PLASENTA PREVIA
Disusun oleh:
Pembimbing:
i
KATA PENGANTAR
Puji dan syukur penulis panjatkan ke hadirat Tuhan Yang Maha Esa karena
atas berkat dan rahmat-Nya, sehingga penulis dapat menyelesaikan Tinjauan
Pustaka untuk Laporan Kasus yang berjudul “Plasenta Previa” ini tepat pada
waktunya dalam rangka mengikuti Kepaniteraan Klinik Madya di
Departemen/KSM Obstetrik dan Ginekologi Fakultas Kedokteran Universitas
Uayana/RSUP Sanglah Denpasar.
Dalam penulisan tugas ini, penulis banyak mendapatkan bimbingan maupun
bantuan, baik berupa informasi maupun bimbingan moril. Untuk itu, pada
kesempatan ini penulis ingin menyampaikan rasa terima kasih yang sebesar-
besarnya kepada:
1. Dr. dr. T. G. A. Suwardewa, Sp. OG(K) selaku kepala Departemen/KSM
Obstetrik dan Ginekologi Fakultas Kedokteran Universitas Udayana/RSUP
Sanglah Denpasar,
2. Dr. dr. I. G. N. Harry Wijaya Surya, Sp.
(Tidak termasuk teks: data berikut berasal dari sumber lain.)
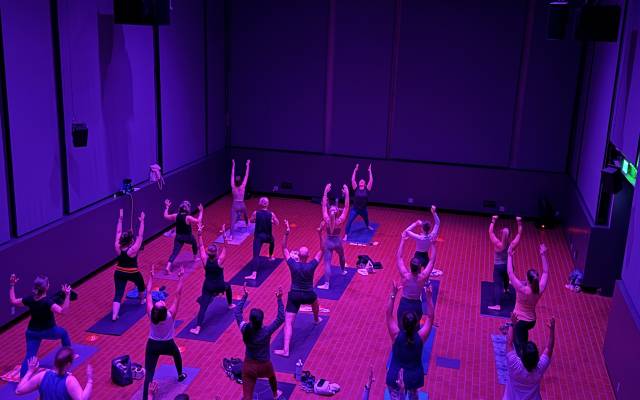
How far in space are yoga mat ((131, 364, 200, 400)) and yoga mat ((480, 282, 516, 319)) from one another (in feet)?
16.1

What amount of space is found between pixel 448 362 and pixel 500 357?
0.81m

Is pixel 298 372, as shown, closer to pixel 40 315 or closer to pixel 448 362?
pixel 448 362

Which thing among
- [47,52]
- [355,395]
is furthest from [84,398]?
[47,52]

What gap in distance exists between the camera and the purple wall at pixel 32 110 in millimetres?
9750

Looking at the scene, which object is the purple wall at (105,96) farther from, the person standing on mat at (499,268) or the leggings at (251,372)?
the person standing on mat at (499,268)

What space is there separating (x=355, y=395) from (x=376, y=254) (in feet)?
17.7

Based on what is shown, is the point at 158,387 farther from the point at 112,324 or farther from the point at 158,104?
the point at 158,104

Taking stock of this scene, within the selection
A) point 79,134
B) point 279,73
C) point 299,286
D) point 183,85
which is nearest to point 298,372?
point 299,286

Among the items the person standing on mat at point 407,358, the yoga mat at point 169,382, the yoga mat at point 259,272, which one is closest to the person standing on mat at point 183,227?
the yoga mat at point 259,272

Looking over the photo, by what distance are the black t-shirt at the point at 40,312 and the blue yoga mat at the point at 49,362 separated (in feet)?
2.55

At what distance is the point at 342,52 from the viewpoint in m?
16.8

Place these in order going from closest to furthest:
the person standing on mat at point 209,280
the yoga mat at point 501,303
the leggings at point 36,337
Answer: the leggings at point 36,337 → the person standing on mat at point 209,280 → the yoga mat at point 501,303

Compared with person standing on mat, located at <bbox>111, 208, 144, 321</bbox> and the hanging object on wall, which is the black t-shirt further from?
the hanging object on wall

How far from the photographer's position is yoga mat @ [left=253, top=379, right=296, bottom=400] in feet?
26.7
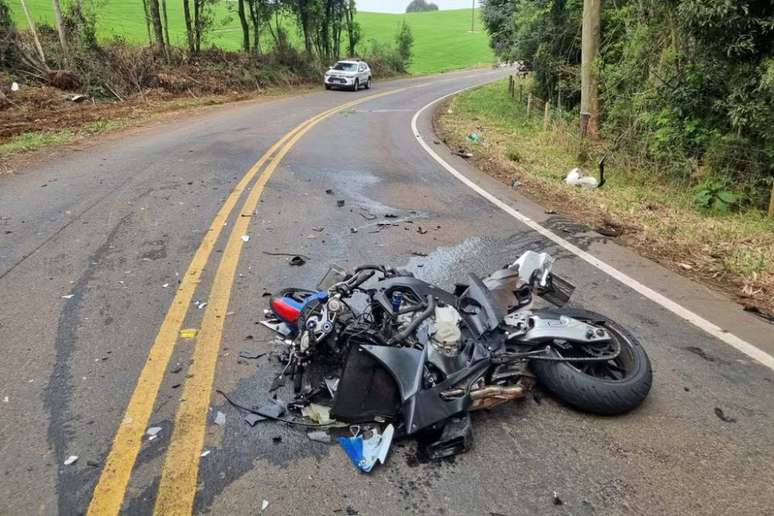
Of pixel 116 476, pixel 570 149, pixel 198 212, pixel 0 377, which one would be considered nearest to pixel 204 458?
pixel 116 476

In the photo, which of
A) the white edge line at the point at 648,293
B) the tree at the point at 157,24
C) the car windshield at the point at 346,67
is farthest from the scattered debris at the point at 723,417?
the car windshield at the point at 346,67

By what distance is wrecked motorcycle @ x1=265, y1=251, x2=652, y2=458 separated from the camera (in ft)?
10.5

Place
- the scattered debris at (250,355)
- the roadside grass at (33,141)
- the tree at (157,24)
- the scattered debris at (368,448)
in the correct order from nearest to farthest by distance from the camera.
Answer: the scattered debris at (368,448) → the scattered debris at (250,355) → the roadside grass at (33,141) → the tree at (157,24)

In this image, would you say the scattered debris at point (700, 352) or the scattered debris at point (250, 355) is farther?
the scattered debris at point (700, 352)

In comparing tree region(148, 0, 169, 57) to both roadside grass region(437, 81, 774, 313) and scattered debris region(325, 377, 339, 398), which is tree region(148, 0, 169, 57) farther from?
scattered debris region(325, 377, 339, 398)

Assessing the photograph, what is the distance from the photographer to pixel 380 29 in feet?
281

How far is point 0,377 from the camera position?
3.67 metres

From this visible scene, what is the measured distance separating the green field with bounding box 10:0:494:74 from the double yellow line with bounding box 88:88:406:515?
74.6ft

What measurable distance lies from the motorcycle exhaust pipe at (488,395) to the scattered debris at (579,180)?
24.6ft

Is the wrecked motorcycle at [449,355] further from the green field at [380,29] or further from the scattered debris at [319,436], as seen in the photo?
the green field at [380,29]

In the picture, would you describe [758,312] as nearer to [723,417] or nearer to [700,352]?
[700,352]

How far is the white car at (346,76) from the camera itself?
30.0m

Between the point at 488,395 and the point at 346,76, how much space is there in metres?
28.9

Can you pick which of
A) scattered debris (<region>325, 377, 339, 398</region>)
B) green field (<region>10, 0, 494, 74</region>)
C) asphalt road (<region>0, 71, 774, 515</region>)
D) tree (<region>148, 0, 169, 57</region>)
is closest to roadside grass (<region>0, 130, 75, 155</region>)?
asphalt road (<region>0, 71, 774, 515</region>)
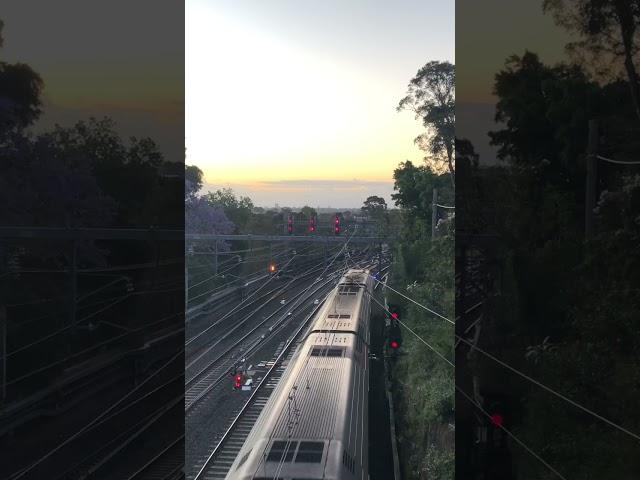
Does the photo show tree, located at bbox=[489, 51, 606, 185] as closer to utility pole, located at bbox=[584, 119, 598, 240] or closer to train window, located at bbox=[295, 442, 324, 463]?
utility pole, located at bbox=[584, 119, 598, 240]

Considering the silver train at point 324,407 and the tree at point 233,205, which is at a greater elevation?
the tree at point 233,205

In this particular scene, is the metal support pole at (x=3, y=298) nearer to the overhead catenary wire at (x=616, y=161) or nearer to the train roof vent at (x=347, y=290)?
the train roof vent at (x=347, y=290)

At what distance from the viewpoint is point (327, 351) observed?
10.1 ft

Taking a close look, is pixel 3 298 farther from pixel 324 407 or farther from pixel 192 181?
pixel 324 407

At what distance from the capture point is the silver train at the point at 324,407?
2229 mm

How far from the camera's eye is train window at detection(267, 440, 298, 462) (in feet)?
7.32

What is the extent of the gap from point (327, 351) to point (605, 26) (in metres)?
2.15

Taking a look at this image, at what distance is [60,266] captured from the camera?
176 centimetres

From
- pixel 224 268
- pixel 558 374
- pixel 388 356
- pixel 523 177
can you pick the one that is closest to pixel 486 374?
pixel 558 374

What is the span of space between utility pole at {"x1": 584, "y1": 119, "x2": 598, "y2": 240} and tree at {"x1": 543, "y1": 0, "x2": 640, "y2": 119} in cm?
13

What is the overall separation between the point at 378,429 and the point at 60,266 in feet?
6.33

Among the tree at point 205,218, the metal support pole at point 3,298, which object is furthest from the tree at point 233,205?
the metal support pole at point 3,298

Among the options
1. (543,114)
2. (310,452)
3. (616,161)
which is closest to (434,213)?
(543,114)

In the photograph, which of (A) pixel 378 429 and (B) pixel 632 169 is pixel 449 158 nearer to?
(B) pixel 632 169
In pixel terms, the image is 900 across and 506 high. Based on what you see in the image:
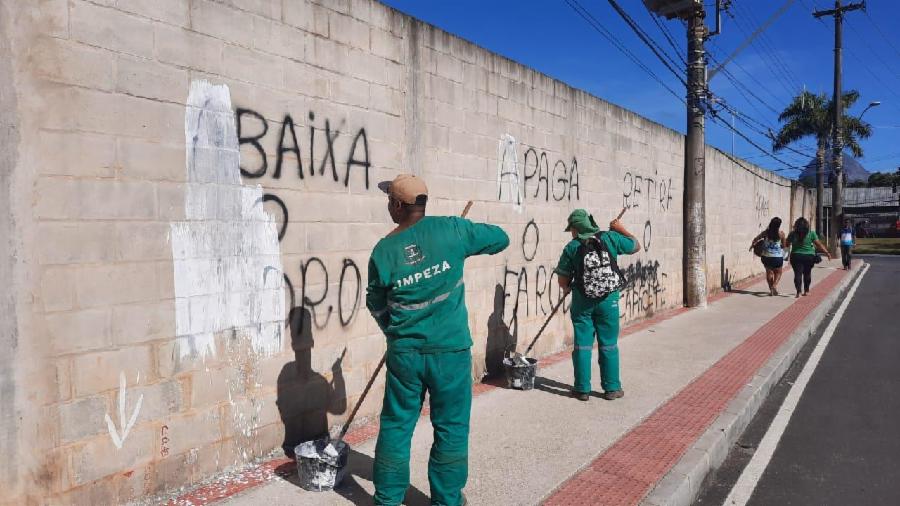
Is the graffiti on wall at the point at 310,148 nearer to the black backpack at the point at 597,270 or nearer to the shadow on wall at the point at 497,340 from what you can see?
the black backpack at the point at 597,270

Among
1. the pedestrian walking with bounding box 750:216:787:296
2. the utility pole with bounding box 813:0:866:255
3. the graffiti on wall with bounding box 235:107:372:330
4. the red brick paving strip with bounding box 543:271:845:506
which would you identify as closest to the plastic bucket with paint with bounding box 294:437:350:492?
the graffiti on wall with bounding box 235:107:372:330

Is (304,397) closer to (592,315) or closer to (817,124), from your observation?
(592,315)

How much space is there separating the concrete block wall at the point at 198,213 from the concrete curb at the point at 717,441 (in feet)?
7.53

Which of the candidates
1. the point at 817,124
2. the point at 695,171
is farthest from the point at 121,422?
the point at 817,124

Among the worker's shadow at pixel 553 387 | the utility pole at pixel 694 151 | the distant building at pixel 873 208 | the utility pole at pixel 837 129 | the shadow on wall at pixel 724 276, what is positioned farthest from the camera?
the distant building at pixel 873 208

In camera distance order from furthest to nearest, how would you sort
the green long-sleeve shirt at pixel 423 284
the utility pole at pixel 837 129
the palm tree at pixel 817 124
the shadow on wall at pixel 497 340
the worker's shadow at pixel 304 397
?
the palm tree at pixel 817 124 < the utility pole at pixel 837 129 < the shadow on wall at pixel 497 340 < the worker's shadow at pixel 304 397 < the green long-sleeve shirt at pixel 423 284

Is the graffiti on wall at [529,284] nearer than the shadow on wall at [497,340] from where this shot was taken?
No

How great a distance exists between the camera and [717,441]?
4496 millimetres

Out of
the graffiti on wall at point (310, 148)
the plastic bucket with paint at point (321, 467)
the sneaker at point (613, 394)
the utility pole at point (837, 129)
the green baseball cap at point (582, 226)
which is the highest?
the utility pole at point (837, 129)

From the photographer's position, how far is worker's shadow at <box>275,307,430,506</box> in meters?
4.27

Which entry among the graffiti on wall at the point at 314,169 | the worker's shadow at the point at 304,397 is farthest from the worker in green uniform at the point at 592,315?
the worker's shadow at the point at 304,397

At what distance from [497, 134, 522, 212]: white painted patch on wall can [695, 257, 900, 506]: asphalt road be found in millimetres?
3170

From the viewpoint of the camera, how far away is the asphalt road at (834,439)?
158 inches

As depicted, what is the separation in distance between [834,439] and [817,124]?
34.6 meters
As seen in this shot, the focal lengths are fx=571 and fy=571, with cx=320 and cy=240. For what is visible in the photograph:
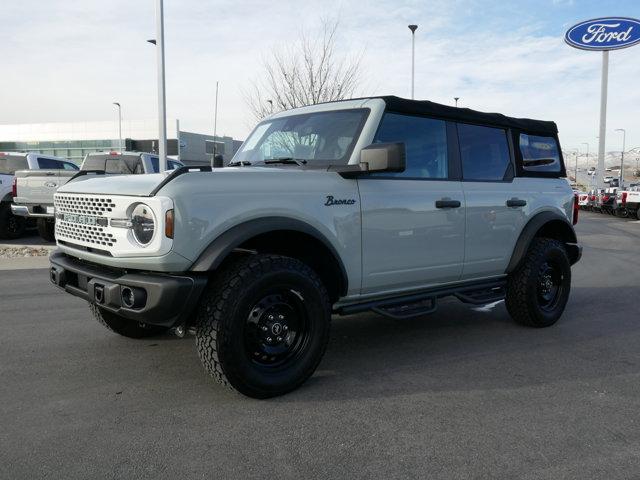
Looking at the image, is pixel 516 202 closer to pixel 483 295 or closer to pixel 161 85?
pixel 483 295

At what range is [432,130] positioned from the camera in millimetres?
4570

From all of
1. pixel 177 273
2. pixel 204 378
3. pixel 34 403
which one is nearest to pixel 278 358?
pixel 204 378

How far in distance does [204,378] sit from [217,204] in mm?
1322

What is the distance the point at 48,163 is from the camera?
14.0 meters

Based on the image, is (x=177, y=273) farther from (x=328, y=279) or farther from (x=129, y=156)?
(x=129, y=156)

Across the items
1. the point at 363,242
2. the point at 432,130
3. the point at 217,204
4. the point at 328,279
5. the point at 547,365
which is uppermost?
the point at 432,130

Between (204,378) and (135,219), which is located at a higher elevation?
(135,219)

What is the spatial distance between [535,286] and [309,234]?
267 cm

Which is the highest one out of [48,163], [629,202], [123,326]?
[48,163]

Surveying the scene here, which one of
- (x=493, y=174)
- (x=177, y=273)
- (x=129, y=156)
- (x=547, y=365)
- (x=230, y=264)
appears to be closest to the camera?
(x=177, y=273)

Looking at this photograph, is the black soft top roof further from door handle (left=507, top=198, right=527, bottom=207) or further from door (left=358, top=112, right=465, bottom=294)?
door handle (left=507, top=198, right=527, bottom=207)

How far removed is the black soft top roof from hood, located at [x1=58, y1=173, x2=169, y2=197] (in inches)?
71.9

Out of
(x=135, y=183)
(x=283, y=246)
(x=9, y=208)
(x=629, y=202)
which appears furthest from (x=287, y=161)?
(x=629, y=202)

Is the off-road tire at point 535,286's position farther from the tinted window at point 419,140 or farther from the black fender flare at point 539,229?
the tinted window at point 419,140
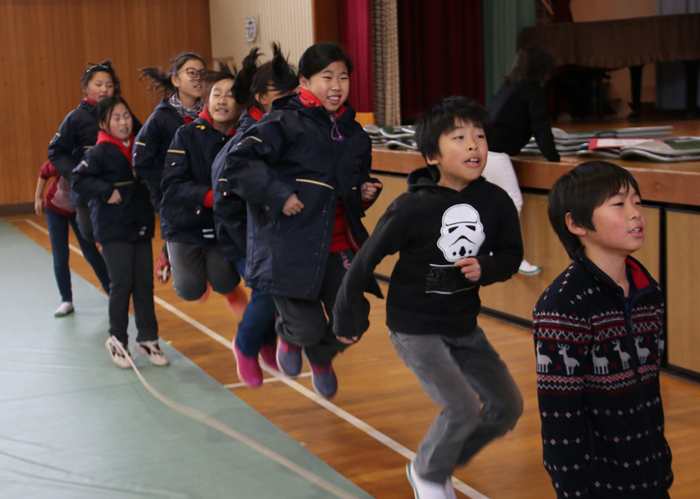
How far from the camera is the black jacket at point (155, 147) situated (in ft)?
11.6

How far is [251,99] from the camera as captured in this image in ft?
10.1

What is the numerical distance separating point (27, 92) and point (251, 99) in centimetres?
796

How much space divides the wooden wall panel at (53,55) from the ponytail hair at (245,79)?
7.66 meters

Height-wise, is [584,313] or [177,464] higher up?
[584,313]

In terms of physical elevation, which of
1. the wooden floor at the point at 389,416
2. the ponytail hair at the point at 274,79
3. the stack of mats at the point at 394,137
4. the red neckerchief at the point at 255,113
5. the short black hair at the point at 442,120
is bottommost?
the wooden floor at the point at 389,416

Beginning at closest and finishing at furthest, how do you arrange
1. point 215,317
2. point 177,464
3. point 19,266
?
point 177,464
point 215,317
point 19,266

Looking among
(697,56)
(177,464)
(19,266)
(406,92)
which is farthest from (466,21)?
(177,464)

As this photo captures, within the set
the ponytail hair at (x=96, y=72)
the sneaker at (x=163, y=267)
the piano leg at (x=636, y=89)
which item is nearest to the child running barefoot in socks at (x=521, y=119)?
the sneaker at (x=163, y=267)

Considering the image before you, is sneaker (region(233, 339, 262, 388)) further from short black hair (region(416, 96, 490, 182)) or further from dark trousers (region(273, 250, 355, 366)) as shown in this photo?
short black hair (region(416, 96, 490, 182))

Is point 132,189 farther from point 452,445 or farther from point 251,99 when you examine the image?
point 452,445

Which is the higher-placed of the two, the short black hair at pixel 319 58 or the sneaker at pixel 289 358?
the short black hair at pixel 319 58

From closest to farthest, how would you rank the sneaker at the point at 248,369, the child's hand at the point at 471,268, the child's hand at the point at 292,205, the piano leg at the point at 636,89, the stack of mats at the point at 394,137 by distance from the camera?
the child's hand at the point at 471,268
the child's hand at the point at 292,205
the sneaker at the point at 248,369
the stack of mats at the point at 394,137
the piano leg at the point at 636,89

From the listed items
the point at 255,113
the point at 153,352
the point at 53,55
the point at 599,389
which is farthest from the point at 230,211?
the point at 53,55

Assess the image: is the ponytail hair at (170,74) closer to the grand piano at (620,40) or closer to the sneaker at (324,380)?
the sneaker at (324,380)
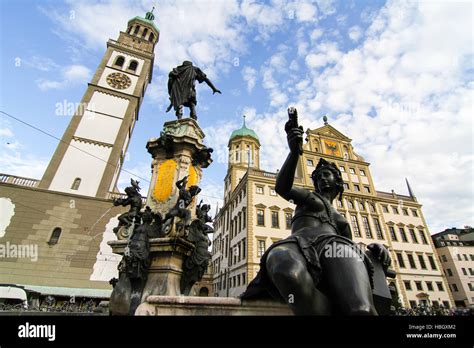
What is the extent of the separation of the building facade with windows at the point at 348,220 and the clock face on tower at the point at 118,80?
56.2 feet

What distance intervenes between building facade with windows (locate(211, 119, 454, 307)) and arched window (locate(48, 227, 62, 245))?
54.8ft

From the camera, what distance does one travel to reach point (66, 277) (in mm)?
14453

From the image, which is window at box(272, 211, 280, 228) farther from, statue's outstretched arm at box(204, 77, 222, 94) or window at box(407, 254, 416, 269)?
statue's outstretched arm at box(204, 77, 222, 94)

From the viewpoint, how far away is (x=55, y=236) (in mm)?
15445

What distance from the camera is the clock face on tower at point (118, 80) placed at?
78.5ft

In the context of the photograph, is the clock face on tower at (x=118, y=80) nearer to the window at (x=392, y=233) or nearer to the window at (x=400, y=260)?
the window at (x=392, y=233)

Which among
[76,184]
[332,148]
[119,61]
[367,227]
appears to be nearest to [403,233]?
[367,227]

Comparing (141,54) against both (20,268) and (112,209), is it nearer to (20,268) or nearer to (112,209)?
(112,209)

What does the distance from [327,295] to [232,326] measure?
2.46ft

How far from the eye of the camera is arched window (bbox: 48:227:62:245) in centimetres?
1510

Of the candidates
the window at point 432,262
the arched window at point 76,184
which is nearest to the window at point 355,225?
the window at point 432,262

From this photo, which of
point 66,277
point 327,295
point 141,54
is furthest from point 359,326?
point 141,54

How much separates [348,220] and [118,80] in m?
32.7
OG selaku Koordinator Pendidikan
Departemen/KSM Obstetrik dan Ginekologi Fakultas Kedokteran
Universitas Udayana/RSUP Sanglah Denpasar,
3. ___________________ selaku pembimbing dan penguji yang senantiasa
memberikan informasi dan masukan dalam penyusunan Tinjauan Pustaka
ini,
4. Semua pihak yang turut membantu dalam penyusunan Tinjauan Pustaka ini
yang tidak dapat penulis sebutkan satu persatu.
Penulis menyadari bahwa Tinjauan Pustaka untuk Laporan Kasus ini masih
jauh dari kesempurnaan. Oleh karena itu, kritik dan saran yang bersifat membangun
dari semua pihak sangat penulis harapkan dalam rangka penyempurnaannya.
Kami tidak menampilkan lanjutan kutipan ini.